Hey, Von Stroheim! Yeah, you there, planning your great tracking shots and pouring over the specs on the newest HD camera— I got a flash for you: if you want to make a successful movie you better get yourself some good acting in there. The truth is that that big deal movie making apparatus you’re going to put together is just an elaborate recording device. It won’t matter how fancy or primitive that device is if there’s no event to capture with it; and it’s usually the actors who are the ones who make that event come off… or not. In “The Puffy Chair” they got something like fifteen minutes of entertaining movie time out of three talented actors in a van planning how they were going to rent a single room at a motel and then sneak more people into it. Every Jennifer Aniston movie has state of the art production values, yet not always do these works achieve, shall we say, film greatness. Even if you have a movie that can accommodate “non-acting” actors, because the style you’re going for is stark, you probably want to get at least one virtuoso performer to pull off the high notes so the whole thing doesn’t just lay there.
Dash Mihok & Me from my film, On The Inside.
Here’s the good news… well, it’s the title of this article: price does not equal talent for acting. While it’s true there may be very few actors as good as Leonardo DiCaprio, in my expert opinion there are some who make the same amount of money as him that aren’t any better than many currently working for scale. People will ask me, “Don’t the most talented people have the most success?” No. They don’t. For many reasons. Acting is an art and, unlike sports, where you either have the fastest 40 yard dash or you don’t, taste is subjective; and this means nepotism and marketing play a huge part.
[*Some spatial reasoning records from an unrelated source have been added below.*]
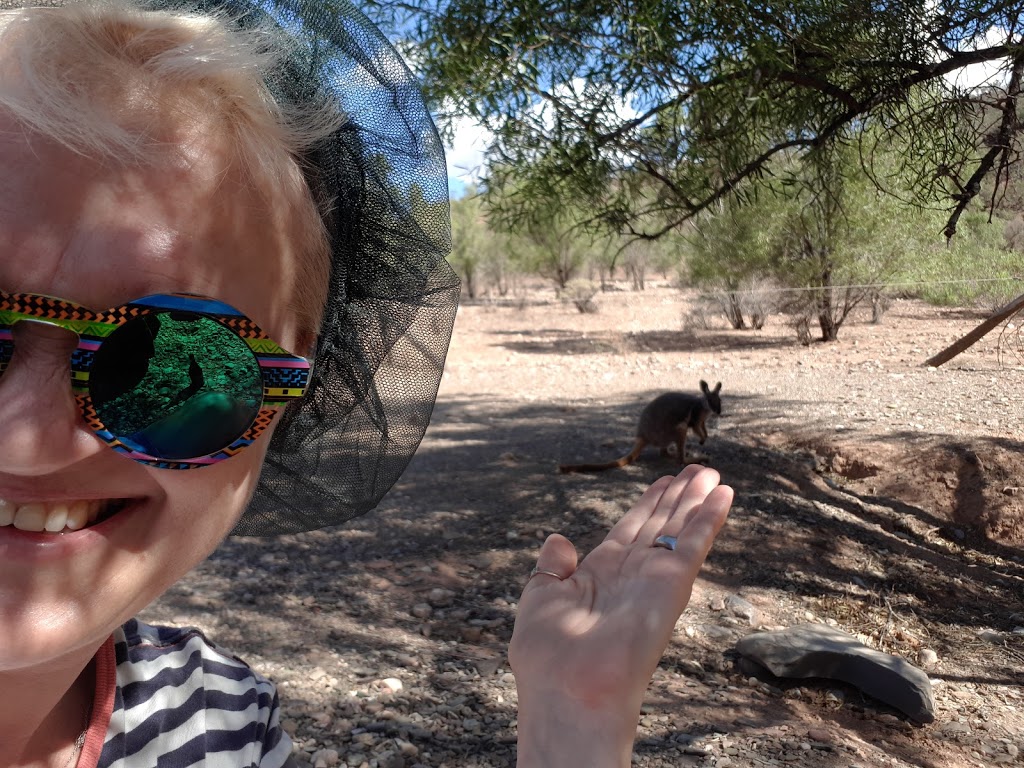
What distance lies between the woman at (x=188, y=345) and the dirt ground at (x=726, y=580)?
5.54 ft

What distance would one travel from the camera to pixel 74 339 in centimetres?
76

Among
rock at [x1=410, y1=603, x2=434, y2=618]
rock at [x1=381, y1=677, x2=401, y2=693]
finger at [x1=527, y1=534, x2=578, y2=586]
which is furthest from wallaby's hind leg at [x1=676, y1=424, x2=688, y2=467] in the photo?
finger at [x1=527, y1=534, x2=578, y2=586]

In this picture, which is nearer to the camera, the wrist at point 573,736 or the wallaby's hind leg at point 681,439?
the wrist at point 573,736

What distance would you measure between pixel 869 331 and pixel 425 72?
12.3 m

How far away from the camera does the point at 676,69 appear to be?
3574mm

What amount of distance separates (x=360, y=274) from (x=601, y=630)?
2.17 feet

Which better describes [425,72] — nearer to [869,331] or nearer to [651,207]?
[651,207]

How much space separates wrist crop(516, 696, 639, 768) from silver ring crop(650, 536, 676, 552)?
0.27 metres

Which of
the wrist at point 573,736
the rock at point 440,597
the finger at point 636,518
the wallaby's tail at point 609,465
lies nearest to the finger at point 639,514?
the finger at point 636,518

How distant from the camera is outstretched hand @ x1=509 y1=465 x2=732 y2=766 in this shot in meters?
0.93

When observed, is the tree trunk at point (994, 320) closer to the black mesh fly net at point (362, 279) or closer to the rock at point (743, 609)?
the rock at point (743, 609)

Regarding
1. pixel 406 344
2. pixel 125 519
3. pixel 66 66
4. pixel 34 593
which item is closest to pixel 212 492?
pixel 125 519

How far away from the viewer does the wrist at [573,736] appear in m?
0.90

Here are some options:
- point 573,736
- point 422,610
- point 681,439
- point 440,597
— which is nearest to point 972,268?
point 681,439
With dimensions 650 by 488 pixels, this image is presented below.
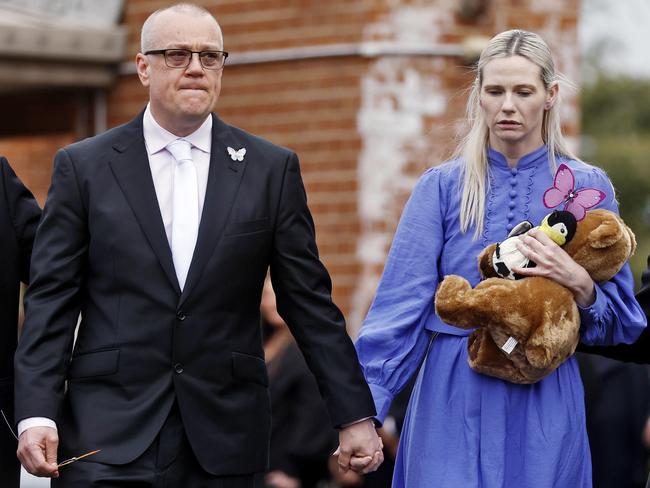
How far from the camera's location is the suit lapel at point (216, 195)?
6.03 metres

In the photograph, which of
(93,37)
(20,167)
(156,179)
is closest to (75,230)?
(156,179)

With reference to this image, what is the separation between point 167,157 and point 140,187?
0.63 feet

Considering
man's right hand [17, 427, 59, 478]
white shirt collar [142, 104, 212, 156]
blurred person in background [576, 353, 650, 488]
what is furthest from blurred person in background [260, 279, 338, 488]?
man's right hand [17, 427, 59, 478]

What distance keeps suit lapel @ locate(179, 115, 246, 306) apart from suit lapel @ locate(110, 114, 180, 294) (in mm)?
96

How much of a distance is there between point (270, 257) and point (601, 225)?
49.0 inches

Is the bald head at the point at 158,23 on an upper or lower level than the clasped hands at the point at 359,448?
upper

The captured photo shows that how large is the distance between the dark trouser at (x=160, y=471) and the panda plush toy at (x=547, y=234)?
122 cm

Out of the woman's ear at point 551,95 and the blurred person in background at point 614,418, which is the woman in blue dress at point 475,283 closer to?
the woman's ear at point 551,95

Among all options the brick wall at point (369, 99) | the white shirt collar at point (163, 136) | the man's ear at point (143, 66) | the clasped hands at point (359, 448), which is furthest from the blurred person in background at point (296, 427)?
the man's ear at point (143, 66)

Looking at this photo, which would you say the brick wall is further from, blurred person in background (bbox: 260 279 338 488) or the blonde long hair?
the blonde long hair

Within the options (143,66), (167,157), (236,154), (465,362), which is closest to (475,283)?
(465,362)

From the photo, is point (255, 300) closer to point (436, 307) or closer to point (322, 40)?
point (436, 307)

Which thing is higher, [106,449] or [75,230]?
[75,230]

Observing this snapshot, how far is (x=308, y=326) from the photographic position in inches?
246
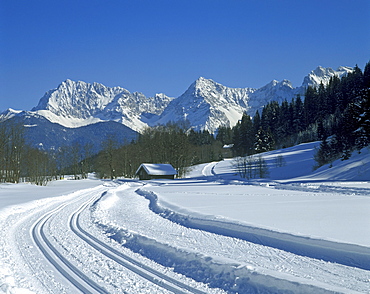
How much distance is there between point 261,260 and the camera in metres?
7.07

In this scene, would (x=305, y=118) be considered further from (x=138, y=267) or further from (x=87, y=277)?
(x=87, y=277)

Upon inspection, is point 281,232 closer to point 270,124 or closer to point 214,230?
point 214,230

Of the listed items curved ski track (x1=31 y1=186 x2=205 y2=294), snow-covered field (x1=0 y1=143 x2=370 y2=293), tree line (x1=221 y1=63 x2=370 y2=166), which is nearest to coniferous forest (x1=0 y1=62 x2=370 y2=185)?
tree line (x1=221 y1=63 x2=370 y2=166)

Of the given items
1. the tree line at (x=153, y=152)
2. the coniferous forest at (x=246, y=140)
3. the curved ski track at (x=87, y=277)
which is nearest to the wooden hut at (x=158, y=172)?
the tree line at (x=153, y=152)

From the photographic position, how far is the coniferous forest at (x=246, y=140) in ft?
150

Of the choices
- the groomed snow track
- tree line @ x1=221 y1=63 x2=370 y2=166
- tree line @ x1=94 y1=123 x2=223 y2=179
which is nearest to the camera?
the groomed snow track

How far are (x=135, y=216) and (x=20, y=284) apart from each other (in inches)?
326

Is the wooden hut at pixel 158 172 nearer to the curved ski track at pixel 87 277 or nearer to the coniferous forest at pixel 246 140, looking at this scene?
the coniferous forest at pixel 246 140

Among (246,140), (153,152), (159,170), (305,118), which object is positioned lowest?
(159,170)

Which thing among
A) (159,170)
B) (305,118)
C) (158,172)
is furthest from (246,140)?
(158,172)

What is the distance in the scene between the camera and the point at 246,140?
337ft

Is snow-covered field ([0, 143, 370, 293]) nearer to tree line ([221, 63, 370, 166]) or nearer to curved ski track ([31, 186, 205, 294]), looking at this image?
curved ski track ([31, 186, 205, 294])

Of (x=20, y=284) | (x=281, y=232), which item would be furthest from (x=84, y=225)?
(x=281, y=232)

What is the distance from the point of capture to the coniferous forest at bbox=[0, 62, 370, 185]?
4578 centimetres
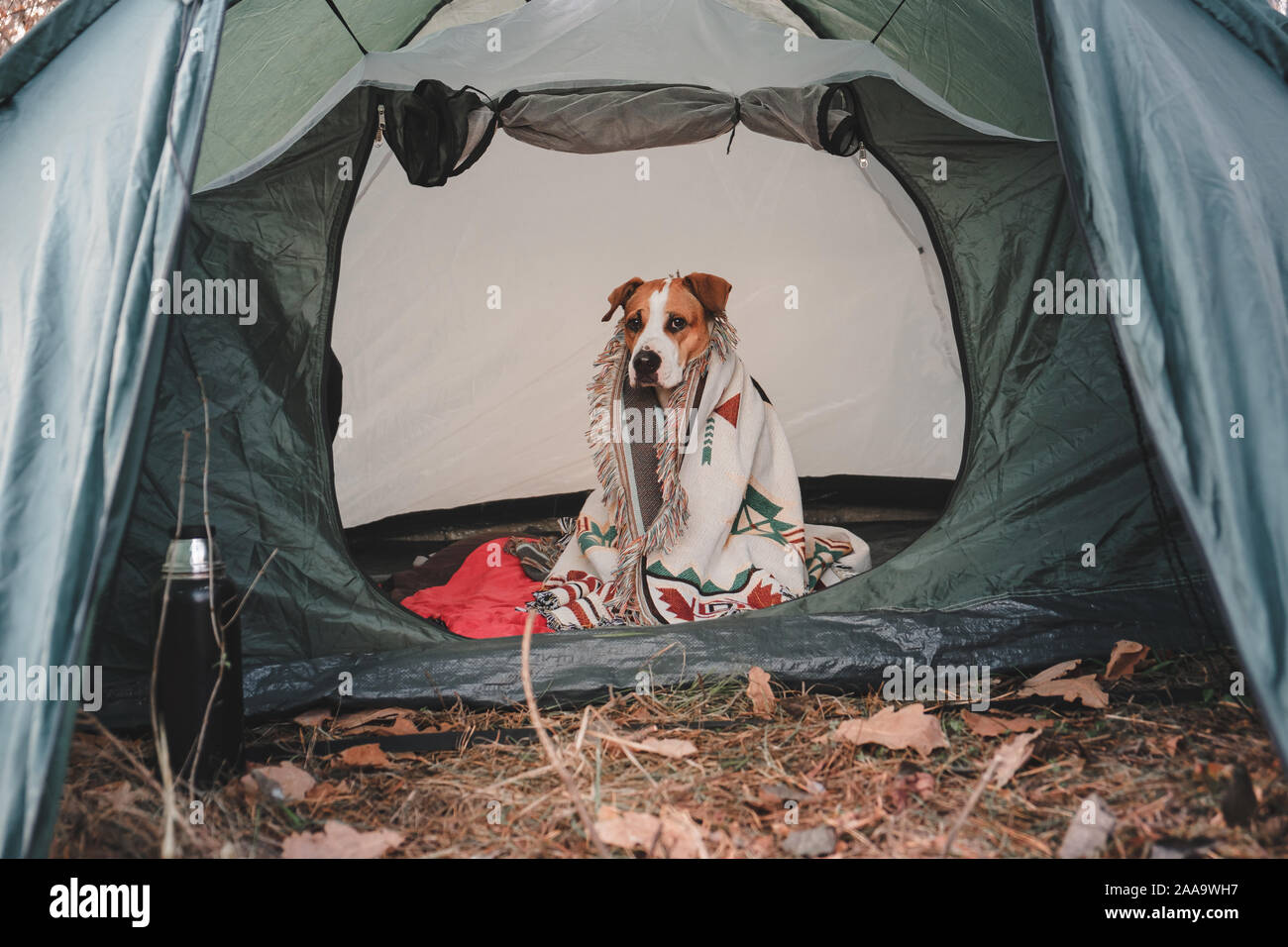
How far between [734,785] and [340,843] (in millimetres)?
728

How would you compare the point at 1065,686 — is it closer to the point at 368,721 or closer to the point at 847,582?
the point at 847,582

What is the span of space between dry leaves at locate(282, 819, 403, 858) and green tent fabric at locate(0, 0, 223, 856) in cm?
38

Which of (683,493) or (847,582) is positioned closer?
(847,582)

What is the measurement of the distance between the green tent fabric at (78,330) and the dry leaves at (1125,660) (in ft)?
6.91

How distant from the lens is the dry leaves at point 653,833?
4.96 ft

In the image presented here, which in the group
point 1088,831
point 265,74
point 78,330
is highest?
point 265,74

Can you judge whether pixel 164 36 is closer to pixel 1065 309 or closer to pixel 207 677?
pixel 207 677

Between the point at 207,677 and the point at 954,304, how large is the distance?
231cm

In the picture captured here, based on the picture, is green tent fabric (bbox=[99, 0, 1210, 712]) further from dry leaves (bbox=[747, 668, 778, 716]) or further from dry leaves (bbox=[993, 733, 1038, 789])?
dry leaves (bbox=[993, 733, 1038, 789])

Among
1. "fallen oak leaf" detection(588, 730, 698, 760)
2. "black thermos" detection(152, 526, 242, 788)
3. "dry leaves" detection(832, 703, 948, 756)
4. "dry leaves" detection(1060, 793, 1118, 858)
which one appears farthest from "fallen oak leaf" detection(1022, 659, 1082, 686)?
"black thermos" detection(152, 526, 242, 788)

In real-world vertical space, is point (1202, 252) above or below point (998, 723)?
above

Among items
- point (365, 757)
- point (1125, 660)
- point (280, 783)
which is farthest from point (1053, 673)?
point (280, 783)

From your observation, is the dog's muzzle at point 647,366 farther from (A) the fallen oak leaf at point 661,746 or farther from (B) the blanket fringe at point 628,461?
(A) the fallen oak leaf at point 661,746

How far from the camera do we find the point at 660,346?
2789mm
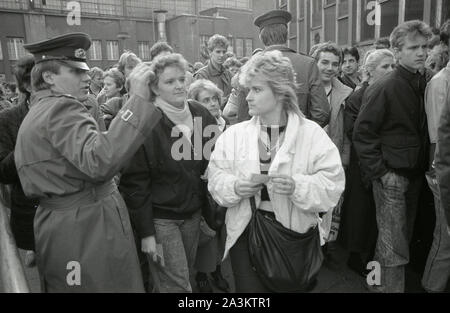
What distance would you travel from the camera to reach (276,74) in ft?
7.15

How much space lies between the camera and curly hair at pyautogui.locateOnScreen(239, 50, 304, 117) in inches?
85.8

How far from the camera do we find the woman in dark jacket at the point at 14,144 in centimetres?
276

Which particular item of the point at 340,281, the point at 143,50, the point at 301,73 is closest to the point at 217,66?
the point at 301,73

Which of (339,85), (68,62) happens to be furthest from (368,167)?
(68,62)

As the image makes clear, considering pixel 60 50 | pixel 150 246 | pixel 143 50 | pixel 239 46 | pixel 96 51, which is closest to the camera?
pixel 60 50

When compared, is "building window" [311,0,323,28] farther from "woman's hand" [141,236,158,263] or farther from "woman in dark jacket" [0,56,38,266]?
"woman's hand" [141,236,158,263]

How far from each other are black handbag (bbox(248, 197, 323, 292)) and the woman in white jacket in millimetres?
61

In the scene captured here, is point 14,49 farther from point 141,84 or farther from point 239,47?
point 141,84

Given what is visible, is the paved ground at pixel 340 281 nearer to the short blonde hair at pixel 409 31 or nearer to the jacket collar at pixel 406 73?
the jacket collar at pixel 406 73

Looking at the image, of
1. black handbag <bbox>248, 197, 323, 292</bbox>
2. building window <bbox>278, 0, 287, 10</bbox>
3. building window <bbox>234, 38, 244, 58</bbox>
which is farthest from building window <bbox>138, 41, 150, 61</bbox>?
black handbag <bbox>248, 197, 323, 292</bbox>

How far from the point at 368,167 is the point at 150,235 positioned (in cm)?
175

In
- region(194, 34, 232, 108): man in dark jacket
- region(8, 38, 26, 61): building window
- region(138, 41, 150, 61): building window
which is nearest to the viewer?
region(194, 34, 232, 108): man in dark jacket

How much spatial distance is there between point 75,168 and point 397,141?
2.33 meters
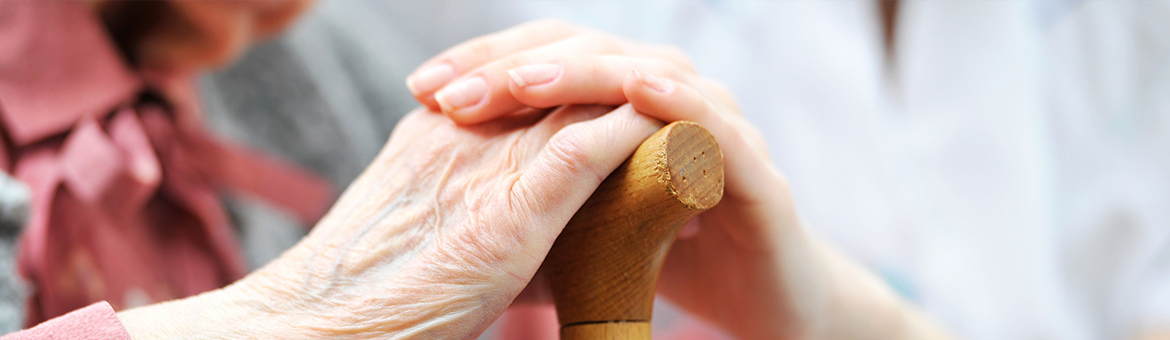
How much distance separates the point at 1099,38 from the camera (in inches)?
29.4

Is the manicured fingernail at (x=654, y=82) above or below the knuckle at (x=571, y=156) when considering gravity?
above

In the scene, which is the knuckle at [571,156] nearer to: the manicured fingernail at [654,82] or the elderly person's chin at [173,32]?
the manicured fingernail at [654,82]

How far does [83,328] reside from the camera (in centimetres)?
Result: 29

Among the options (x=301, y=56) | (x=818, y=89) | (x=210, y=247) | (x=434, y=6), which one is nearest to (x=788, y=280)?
(x=818, y=89)

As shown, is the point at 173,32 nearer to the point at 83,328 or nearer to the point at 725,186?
the point at 83,328

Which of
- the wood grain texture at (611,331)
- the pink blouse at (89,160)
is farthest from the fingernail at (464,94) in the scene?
the pink blouse at (89,160)

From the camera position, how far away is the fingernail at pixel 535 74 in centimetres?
36

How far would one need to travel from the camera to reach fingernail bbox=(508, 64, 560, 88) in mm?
359

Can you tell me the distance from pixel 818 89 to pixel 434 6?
2.05ft

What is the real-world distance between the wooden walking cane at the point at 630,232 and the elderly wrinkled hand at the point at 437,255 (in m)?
0.02

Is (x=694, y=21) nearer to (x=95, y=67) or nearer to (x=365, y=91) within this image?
(x=365, y=91)

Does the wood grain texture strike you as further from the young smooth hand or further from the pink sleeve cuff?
the pink sleeve cuff

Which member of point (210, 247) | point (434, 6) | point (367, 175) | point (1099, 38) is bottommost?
point (210, 247)

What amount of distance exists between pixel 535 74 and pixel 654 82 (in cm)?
7
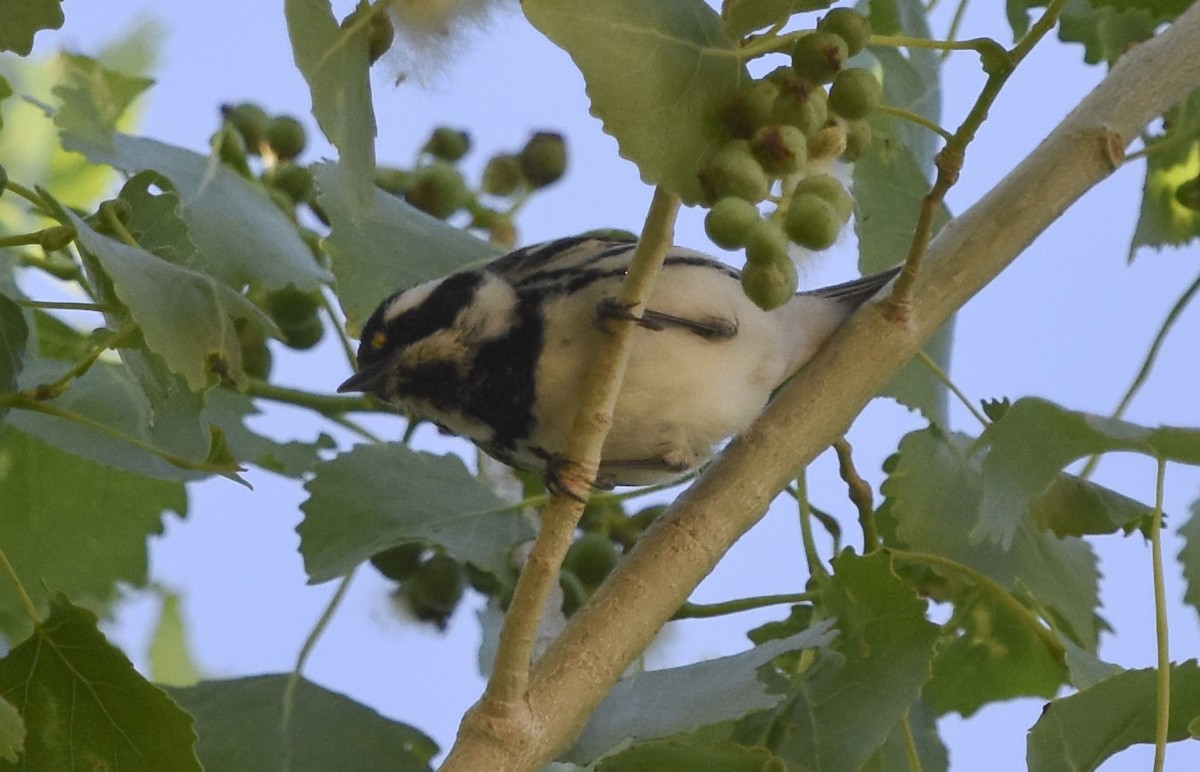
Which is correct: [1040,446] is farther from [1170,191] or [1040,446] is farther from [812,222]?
[1170,191]

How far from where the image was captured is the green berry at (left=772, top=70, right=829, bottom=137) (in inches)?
24.3

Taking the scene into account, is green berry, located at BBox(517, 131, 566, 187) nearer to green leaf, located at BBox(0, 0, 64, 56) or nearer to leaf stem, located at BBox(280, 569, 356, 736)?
leaf stem, located at BBox(280, 569, 356, 736)

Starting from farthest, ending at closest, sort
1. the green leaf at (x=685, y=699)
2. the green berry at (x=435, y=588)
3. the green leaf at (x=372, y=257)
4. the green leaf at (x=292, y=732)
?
the green berry at (x=435, y=588) < the green leaf at (x=372, y=257) < the green leaf at (x=292, y=732) < the green leaf at (x=685, y=699)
There’s also, without a doubt, a great deal of luck involved. Making a name as an actor requires that a person negotiate all kinds of hurdles: money, family, health, etc. Perhaps the right part just didn’t come their way at the right time to lift them into recognition.
In addition to all that, an actor also has to have the temperament to endure the necessary battering they’re going to get from the awfulness that is show business (and the reptilian individuals working therein)— something sensitive artistic types have an especially hard time doing. An analogy might be the mathematician, Grigori Perelman, who recently turned down a million dollar award for solving a hundred year old math problem. It took someone like that, contemptuous of success and money, to have the purity of mind to solve the problem. William Blake said, “Works of art are created by people who are either affluent or above care of it.” What I’m getting at is that money is not the motivating factor for a lot of very talented actors and a scrappy little film like yours might be all the more attractive to them for that reason. There are gems out there to be had if you know how to find them (and have a little bit of luck of your own).